(Saved data entries)
..........

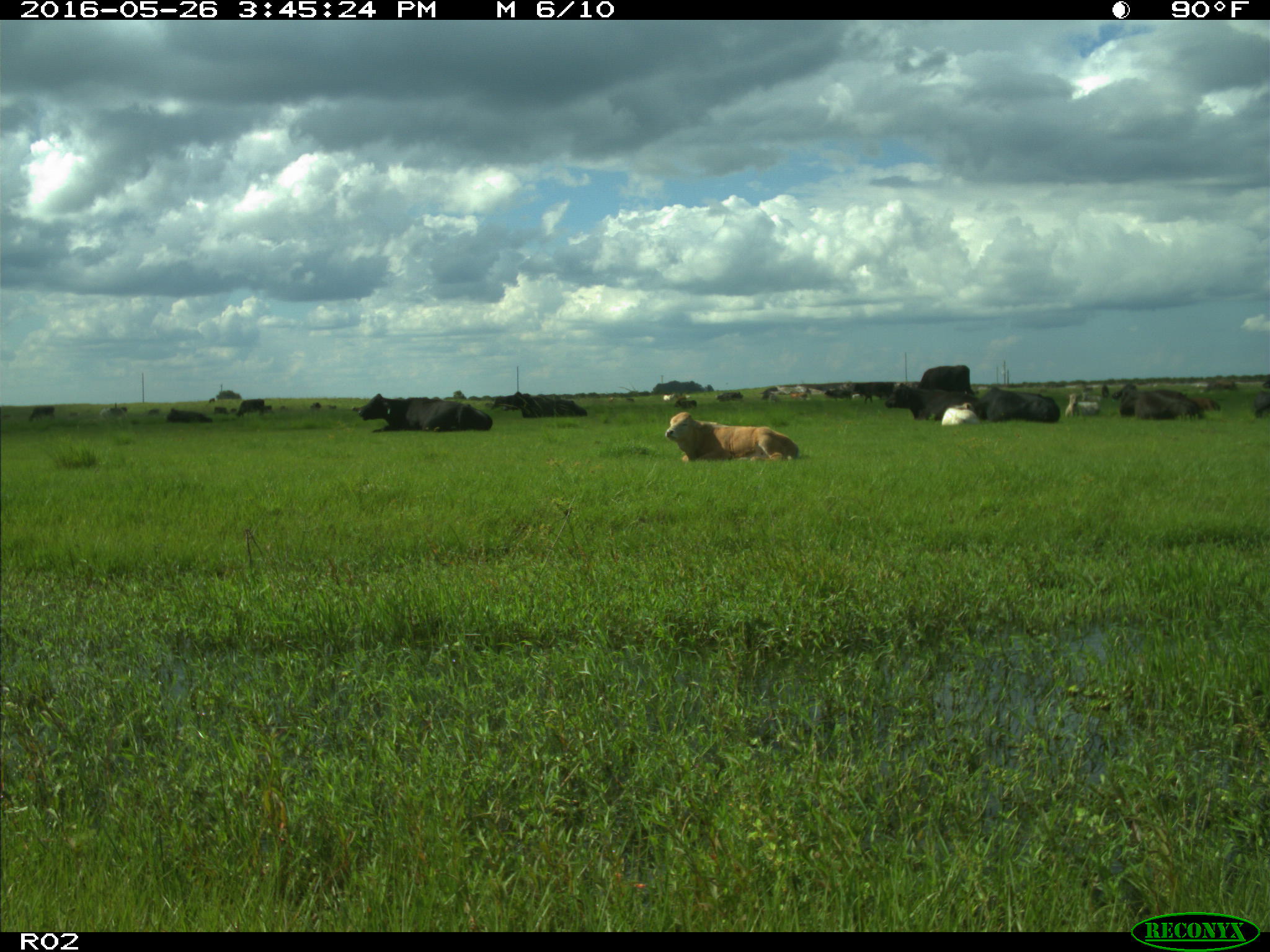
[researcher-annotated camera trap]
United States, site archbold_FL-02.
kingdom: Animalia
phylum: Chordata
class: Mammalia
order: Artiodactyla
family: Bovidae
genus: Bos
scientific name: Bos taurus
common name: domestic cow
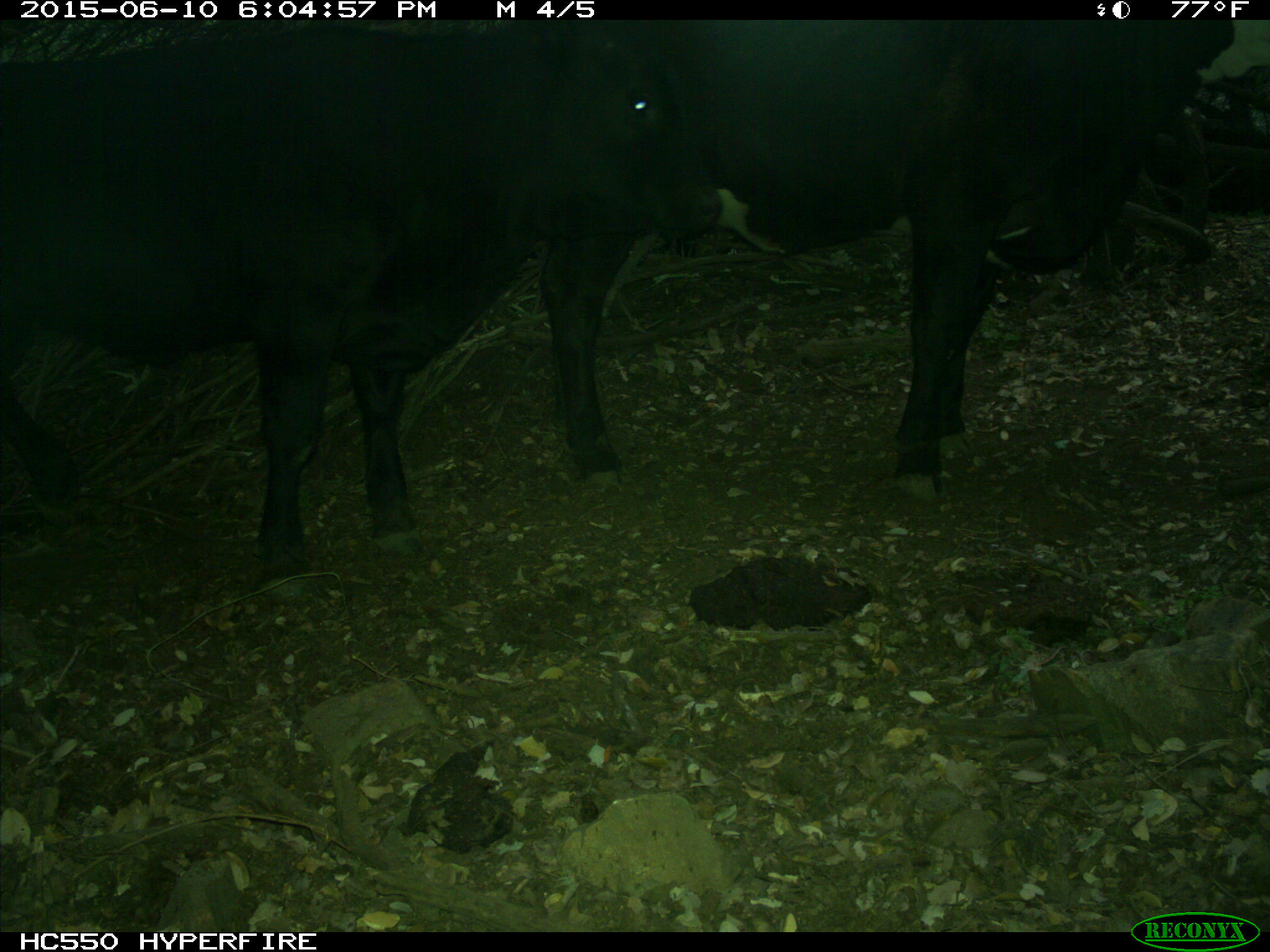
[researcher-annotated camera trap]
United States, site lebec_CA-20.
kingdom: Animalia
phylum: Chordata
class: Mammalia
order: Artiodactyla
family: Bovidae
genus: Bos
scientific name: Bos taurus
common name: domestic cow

..........

### Aim of the task
Produce an exact copy of each line of data, skipping embedded images.

### Response to this task
[researcher-annotated camera trap]
United States, site archbold_FL-02.
kingdom: Animalia
phylum: Chordata
class: Mammalia
order: Artiodactyla
family: Bovidae
genus: Bos
scientific name: Bos taurus
common name: domestic cow
[researcher-annotated camera trap]
United States, site lebec_CA-20.
kingdom: Animalia
phylum: Chordata
class: Mammalia
order: Artiodactyla
family: Bovidae
genus: Bos
scientific name: Bos taurus
common name: domestic cow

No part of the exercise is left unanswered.